Yatağında hiçbir uzvunu hareket ettiremiyormuş gibi yatan kız, saatlerdir aynı konumunu koruyordu. Gariptir ki gram uykusu yoktu hala, dışarıdan bakıldığında bir çürüğü andırıyordu. O her zaman mutfak masasının üzerinde duran ancak yüzüne hiç bakılmayan elma gibiydi tıpkı. Yenmiyor, yitiriyordu...

Çürük elmanın vahim durumunu bilen arkadaşları ise, tıpkı Defne gibi gece boyu düşünüp durmuş, birbirlerine fikirler sunmuş, en sonunda yorgun düşüp uyuyakalmışlardı. Defne'nin Lider ile yaptığı konuşmanın hiç de iyi gitmediğini çok net bi şekilde anlamışlardı, kız odasına zombi gibi döndüğünde.
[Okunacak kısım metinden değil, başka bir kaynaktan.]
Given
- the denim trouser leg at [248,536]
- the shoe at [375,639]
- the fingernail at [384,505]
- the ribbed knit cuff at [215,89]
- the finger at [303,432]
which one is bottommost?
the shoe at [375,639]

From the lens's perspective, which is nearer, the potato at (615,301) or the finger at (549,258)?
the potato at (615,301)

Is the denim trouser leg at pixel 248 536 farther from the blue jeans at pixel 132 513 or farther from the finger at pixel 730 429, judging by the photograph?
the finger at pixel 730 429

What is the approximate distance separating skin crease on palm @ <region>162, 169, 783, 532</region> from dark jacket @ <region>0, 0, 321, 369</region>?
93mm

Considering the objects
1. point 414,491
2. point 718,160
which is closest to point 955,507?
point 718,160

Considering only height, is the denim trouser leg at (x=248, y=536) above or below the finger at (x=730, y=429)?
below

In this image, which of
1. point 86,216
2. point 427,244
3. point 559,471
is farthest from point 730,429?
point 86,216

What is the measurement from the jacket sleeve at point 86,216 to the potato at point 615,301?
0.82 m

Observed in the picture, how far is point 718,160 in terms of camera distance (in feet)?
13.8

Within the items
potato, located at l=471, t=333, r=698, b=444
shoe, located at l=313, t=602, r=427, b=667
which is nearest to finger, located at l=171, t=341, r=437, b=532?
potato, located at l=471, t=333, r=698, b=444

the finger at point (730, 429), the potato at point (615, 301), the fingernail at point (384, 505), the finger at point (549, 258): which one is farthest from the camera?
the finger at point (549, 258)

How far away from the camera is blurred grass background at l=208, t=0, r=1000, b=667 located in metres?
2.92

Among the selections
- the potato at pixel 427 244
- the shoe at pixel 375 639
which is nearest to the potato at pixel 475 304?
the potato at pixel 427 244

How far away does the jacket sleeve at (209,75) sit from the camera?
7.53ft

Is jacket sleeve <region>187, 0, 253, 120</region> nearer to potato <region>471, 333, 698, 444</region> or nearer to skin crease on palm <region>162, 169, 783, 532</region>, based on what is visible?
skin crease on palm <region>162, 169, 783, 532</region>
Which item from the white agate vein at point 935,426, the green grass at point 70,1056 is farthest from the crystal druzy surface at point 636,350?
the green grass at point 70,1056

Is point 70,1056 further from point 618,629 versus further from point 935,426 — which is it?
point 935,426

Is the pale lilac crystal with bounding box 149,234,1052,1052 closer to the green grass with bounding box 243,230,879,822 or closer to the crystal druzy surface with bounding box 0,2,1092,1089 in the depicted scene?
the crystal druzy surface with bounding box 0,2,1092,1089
Bunun üzerine Defne olmadan yaptıkları iştirak, ne yazık ki sonuç bulamamıştı.

"Kafam kazan gibi yemin ederim." diyen Rüya ile, yeni güne karşı kurulan ilk cümle bu olmuştu. Hayal ile sarmaş dolaş uyudukları gibi, sarmaş dolaş bir halde de uyanmışlardı. Şimdi ise esneme hareketleri yapıyor, kendilerine gelmeye çalışıyorlardı.

"Al benden de o kadar." diyerek gözlerini ovuşturdu Hayal de. Yaptıkları beyin fırtınalarının enkazı yeni yeni ortaya çıkıyordu ve bu enkaz, inanılmaz ağırdı.

"Defne ne yaptı ki? Uyanmış mıdır sence? Gidip bir baksak mı ne dersin?" diye sordu Rüya arkadaşına dönerek. Aklı dünden beri Defne'nin o son görüntüsündeydi. Lider ile ne konuştukarını bilmiyordu ancak kız dumura uğramıştı. Defne'nin bu hali onu elbette ki endişelendirmiş, düşüncelerini kaplayan yegâne isme dönüşmüştü.

"Bence bırakalım biraz yalnız kalsın Rüya. Senin öfken ve benim sakin tavrım, onu daha büyük çıkmaza sokuyor. Kendi aklıyla düşünsün bakalım önce, nasılsa gelip yine bize anlatacak tüm düşüncelerini." dedi Hayal arkadaşının sorusuna karşılık. Defne'nin ikisini odadan kovması bariz bir işaretti. Yalnız kalmak ve sessizce düşünmek istediğini, hem sözlü olarak hem de bedensel olarak ifade etmişti. Defne kendisi gelmediği sürece, ona gitmeleri, şu aşamada mantıksızdı Hayal için.